Fig. 4 is the UV-vis DRS absorption spectrum (UV-Vis) of sample prepared by 1-3 of the embodiment of the present invention, with urine
The increase of pyrimidine, sample have apparent Red Shift Phenomena, wherein the g-C of 0.075g uracil modification3N4Photoresponse ability is best,
Near infrared region can be reached.
Fig. 5 is the effect picture of sample photochemical catalyzing under visible light conditions prepared by 1-3 of the embodiment of the present invention.In figure
It can be seen that unmodified g-C3N4Hydrogen generation efficiency is lower, obviously increases as the increase of uracil produces hydrogen activity.However work as uracil
After 0.075g, hydrogen generation efficiency is reduced, this is because excessive uracil addition may destroy g-C3N4Structure.Wherein
The g-C of 0.075g modification3N4Hydrogen generation efficiency is up to 1003.94 μm of olh-1·g-1, about unmodified g-C3N44.13 times.
Specific embodiment
The following describes the present invention in detail with reference to examples, so that those skilled in the art more fully understand this hair
It is bright, but the invention is not limited to following embodiments.
Embodiment 1
Step 1: weighing 3.0g dicyanodiamine and be placed in agate mortar, grind 5min, obtain uniform sample A.

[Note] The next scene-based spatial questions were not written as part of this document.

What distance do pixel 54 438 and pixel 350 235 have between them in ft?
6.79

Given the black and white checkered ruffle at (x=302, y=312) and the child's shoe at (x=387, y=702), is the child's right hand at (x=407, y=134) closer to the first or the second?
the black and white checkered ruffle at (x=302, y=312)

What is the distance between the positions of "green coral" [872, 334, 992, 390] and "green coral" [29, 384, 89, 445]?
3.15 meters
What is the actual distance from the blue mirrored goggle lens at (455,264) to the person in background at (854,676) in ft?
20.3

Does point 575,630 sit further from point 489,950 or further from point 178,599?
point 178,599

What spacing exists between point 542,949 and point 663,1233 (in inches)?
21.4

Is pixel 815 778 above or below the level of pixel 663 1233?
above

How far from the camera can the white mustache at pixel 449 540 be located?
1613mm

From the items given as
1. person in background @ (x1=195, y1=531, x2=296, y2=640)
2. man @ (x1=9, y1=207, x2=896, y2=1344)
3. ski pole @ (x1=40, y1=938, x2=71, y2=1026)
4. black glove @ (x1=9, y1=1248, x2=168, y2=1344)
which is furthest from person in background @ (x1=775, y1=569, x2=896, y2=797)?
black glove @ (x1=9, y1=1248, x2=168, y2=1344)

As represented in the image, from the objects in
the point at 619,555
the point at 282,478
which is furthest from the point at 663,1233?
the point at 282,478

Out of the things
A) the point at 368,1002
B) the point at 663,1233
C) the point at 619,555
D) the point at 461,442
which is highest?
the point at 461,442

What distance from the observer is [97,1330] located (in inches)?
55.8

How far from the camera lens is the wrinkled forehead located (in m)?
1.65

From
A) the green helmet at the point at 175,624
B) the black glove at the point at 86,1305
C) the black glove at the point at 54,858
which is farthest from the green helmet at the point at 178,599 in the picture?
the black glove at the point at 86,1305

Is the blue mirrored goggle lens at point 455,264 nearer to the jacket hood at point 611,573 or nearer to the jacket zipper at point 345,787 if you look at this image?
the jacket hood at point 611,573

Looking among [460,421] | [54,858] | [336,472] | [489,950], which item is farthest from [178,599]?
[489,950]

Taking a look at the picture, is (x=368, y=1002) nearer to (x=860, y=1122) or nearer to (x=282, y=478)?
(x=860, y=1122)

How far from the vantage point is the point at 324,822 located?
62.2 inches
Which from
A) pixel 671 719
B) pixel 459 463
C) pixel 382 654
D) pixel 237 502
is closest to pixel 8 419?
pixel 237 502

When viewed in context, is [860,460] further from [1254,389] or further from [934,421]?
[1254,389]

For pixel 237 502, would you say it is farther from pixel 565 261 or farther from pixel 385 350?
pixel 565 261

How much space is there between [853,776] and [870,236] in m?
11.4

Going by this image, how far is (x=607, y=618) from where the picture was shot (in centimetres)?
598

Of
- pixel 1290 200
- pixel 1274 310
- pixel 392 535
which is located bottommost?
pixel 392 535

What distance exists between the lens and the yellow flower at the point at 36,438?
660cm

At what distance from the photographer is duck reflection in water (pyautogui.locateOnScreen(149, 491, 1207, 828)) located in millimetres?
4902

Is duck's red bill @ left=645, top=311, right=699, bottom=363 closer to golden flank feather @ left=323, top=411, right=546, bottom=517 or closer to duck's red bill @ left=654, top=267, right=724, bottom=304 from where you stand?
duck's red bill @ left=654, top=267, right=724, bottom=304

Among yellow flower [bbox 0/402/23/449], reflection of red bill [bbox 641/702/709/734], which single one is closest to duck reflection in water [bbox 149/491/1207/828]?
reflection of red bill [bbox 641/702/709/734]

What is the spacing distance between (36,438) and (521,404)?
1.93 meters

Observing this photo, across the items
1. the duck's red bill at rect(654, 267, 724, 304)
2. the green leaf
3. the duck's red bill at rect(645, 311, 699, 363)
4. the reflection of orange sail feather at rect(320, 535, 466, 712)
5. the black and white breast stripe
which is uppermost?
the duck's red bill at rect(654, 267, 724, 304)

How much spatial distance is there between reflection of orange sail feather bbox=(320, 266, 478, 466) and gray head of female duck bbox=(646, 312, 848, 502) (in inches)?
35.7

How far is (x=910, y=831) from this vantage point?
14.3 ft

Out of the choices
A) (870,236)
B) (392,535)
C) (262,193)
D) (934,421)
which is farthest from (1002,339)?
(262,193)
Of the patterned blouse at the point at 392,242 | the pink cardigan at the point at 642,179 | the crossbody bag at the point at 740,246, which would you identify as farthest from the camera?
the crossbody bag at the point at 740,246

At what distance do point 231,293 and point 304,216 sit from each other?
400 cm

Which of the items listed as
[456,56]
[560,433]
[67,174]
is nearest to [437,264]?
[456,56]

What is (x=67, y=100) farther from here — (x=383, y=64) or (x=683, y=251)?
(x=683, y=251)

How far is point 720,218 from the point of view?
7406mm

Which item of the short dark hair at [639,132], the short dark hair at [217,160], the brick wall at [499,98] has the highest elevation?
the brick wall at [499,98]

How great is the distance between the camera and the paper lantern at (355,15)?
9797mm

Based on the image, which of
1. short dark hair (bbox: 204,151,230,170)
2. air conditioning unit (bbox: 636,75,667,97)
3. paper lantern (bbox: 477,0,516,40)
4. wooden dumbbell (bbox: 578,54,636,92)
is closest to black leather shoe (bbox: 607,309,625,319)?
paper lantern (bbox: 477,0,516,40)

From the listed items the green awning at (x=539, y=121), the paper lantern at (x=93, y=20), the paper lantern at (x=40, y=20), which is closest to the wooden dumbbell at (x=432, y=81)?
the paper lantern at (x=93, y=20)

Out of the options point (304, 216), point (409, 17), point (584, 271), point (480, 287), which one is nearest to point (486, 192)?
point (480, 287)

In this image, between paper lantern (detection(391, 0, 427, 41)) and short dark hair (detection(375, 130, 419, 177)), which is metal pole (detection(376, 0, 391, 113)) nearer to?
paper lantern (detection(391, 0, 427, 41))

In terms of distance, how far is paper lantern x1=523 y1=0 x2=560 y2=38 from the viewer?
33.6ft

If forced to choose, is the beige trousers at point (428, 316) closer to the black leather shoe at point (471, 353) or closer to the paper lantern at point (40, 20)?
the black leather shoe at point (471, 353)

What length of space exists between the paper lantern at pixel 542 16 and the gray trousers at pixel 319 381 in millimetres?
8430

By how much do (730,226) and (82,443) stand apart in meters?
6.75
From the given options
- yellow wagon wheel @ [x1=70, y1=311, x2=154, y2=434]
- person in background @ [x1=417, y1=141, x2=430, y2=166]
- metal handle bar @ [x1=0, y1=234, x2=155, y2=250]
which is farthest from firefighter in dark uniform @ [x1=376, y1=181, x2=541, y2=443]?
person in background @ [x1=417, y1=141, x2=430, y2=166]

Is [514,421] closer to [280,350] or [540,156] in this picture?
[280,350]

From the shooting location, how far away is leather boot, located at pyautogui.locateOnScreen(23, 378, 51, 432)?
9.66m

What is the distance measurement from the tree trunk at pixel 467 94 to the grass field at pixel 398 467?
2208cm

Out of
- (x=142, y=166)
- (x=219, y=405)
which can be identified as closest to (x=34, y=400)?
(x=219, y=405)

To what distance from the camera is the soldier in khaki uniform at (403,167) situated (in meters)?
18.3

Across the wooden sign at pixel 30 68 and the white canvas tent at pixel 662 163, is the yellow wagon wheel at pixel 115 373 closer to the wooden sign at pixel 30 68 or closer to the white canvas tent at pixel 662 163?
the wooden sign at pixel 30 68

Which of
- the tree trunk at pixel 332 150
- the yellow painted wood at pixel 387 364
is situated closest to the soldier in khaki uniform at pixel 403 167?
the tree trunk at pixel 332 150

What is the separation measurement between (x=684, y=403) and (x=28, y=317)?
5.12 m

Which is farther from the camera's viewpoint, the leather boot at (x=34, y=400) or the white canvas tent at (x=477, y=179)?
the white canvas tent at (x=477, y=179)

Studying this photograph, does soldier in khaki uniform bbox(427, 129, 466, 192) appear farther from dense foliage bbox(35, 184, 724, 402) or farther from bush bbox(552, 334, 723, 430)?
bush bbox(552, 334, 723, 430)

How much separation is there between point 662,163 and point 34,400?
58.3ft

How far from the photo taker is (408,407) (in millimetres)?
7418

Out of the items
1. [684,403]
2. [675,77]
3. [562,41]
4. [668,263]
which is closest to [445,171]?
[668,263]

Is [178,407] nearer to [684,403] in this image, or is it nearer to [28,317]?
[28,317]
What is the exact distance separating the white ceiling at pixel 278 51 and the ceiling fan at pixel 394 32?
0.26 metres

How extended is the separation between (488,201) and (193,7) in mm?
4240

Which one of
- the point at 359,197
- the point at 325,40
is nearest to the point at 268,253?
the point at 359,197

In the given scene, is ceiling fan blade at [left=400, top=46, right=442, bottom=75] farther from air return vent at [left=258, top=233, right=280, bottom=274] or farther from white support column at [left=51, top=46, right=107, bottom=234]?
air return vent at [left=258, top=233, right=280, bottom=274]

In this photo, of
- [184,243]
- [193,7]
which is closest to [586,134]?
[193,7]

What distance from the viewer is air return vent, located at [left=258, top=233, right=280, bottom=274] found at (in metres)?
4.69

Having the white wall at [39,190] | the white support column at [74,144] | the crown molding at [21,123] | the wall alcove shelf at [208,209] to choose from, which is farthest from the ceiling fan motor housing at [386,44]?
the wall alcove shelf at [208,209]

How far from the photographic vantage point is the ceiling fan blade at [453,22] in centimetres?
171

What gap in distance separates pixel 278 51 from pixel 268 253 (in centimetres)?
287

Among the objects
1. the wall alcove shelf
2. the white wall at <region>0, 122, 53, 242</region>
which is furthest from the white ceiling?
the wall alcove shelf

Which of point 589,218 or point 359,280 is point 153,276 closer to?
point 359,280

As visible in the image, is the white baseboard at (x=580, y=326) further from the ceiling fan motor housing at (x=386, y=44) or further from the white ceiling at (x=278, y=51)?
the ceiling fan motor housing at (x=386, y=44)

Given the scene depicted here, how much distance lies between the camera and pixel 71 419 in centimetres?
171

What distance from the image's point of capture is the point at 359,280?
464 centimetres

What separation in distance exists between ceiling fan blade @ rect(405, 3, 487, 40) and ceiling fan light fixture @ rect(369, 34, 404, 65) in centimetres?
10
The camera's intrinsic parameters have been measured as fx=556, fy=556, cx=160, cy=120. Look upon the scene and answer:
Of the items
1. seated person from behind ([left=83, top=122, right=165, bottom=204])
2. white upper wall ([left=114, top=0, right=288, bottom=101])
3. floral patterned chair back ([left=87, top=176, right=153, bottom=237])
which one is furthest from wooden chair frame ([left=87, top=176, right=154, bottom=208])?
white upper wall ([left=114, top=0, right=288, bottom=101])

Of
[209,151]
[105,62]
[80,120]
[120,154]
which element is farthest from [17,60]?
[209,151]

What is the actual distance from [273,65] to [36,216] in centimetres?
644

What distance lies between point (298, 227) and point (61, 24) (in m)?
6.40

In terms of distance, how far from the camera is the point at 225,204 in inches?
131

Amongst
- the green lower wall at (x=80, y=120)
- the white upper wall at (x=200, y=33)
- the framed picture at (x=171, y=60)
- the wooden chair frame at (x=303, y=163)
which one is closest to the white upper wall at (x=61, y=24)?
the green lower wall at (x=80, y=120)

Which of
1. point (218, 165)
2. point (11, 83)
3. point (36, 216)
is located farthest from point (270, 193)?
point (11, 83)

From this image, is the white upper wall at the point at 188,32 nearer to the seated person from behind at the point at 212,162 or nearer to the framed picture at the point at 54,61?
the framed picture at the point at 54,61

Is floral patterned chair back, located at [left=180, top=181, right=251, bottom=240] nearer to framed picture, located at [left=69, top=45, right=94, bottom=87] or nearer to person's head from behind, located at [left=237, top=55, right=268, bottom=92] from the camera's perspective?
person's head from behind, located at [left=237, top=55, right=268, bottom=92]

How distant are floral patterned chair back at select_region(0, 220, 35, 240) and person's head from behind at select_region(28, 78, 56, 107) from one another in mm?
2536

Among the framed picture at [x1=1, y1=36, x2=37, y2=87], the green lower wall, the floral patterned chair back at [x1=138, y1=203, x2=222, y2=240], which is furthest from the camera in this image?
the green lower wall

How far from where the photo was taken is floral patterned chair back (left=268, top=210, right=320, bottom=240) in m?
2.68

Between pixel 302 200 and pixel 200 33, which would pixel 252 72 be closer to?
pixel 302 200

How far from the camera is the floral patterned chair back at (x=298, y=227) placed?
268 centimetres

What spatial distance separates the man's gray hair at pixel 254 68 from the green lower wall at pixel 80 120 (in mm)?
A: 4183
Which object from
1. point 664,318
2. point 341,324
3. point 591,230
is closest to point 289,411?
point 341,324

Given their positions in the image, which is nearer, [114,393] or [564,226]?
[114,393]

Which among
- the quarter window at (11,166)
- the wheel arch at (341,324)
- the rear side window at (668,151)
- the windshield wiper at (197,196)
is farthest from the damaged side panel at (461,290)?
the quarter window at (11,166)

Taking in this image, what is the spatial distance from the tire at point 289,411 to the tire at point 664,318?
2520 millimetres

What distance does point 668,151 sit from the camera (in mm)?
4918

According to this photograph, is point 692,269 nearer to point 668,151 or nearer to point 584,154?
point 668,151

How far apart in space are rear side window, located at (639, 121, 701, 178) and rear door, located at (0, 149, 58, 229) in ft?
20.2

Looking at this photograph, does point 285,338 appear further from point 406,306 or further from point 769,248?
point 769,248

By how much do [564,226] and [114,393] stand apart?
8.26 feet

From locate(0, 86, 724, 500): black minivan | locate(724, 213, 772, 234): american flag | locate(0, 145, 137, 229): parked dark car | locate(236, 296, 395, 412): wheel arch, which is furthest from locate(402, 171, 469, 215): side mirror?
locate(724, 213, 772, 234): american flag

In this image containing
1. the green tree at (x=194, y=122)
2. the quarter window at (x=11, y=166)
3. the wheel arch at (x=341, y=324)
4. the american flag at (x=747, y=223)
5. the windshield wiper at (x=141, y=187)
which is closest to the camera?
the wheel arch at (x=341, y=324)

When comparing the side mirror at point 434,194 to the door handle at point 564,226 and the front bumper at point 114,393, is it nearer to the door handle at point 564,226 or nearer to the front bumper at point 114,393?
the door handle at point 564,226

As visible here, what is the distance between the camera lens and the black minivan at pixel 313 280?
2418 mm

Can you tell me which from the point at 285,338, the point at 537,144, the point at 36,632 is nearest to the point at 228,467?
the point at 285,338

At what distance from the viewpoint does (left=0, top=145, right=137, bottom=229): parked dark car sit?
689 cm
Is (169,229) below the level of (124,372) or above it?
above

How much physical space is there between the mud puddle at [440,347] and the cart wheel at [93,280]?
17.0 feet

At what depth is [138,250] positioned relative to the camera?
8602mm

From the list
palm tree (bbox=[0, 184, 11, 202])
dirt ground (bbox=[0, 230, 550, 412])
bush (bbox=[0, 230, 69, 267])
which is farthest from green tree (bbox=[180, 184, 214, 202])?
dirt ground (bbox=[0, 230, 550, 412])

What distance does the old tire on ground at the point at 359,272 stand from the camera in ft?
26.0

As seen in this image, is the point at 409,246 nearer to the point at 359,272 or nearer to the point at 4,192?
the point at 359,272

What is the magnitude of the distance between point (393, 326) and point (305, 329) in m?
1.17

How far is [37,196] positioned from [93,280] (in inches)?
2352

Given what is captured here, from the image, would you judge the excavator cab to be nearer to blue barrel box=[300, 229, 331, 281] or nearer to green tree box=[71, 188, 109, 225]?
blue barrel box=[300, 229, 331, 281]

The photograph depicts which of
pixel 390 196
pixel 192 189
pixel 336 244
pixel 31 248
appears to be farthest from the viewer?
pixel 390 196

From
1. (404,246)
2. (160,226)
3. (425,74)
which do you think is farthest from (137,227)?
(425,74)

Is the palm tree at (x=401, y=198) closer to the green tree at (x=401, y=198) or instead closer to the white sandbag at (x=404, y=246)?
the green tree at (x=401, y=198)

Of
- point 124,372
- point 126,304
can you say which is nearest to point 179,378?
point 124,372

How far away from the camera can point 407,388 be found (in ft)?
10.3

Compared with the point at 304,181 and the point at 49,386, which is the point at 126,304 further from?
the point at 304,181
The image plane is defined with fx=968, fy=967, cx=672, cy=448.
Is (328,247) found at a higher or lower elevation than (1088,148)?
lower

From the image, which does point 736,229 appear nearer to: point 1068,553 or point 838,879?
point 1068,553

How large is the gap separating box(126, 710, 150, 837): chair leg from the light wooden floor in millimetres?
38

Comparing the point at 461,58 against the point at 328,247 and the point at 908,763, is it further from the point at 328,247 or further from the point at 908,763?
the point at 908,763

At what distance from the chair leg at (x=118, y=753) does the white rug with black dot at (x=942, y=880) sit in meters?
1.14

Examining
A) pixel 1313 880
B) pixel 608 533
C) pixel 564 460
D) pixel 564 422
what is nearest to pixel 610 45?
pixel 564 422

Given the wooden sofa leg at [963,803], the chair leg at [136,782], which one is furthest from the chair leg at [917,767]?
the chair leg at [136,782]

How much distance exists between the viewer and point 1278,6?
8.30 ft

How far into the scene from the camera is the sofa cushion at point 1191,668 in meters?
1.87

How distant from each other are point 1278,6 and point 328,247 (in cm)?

Step 2: weighing 0.05g uracil and 3.0g dicyanodiamine is placed in agate mortar, grind 5min, mixture transfer
To the beaker of 50mL, the distilled water of 15mL is added, ultrasonic 5min obtains white suspension after evenly mixing, then retransfers
To the reaction kettle of 50mL, for 24 hours with 373K thermotonus.Presoma is taken out and is put into vacuum oven after reaction and is done
Dry 12h obtains sample B.
Step 3: sample A and sample B being transferred to respectively in the round crucible of the 50mL of capping, are horizontally placed at Muffle furnace
In, Muffle furnace is warming up to 550 DEG C with the heating rate of 2.3 DEG C/min, and react 4h at such a temperature, it is waited to naturally cool to
Room temperature respectively obtains sample A1And B1。
Step 4: respectively by sample A1And B1It is transferred in agate crucible, grinds 5min, finally respectively obtain pure g-C3N4
The g-C of (being denoted as CNB) and 0.05g uracil modification3N4(it is denoted as CNU0.05)。
Embodiment 2
Step 1: weighing 3.0g dicyanodiamine and be placed in agate mortar, grind 5min, obtain uniform sample A.
Step 2: weighing 0.075g uracil and 3.0g dicyanodiamine is placed in agate mortar, grind 5min, mixture turns
It moves in the beaker of 50mL, the distilled water of 15mL is added, ultrasonic 5min obtains white suspension after evenly mixing, then turns again
It moves in the reaction kettle of 50mL, for 24 hours with 373K thermotonus.Presoma is taken out after reaction and is put into vacuum oven
Dry 12h, obtains sample B.
Step 3: sample A and sample B being transferred to respectively in the round crucible of the 50mL of capping, are horizontally placed at Muffle furnace
In, Muffle furnace is warming up to 550 DEG C with the heating rate of 2.3 DEG C/min, and react 4h at such a temperature, it is waited to naturally cool to
Room temperature respectively obtains sample A1And B1。
Step 4: respectively by sample A1And B1It is transferred in agate crucible, grinds 5min, finally respectively obtain pure g-C3N4
The g-C of (being denoted as CNB) and 0.075g uracil modification3N4(it is denoted as CNU0.075)。
Embodiment 3
Step 1: weighing 3.0g dicyanodiamine and be placed in agate mortar, grind 5min, obtain uniform sample A.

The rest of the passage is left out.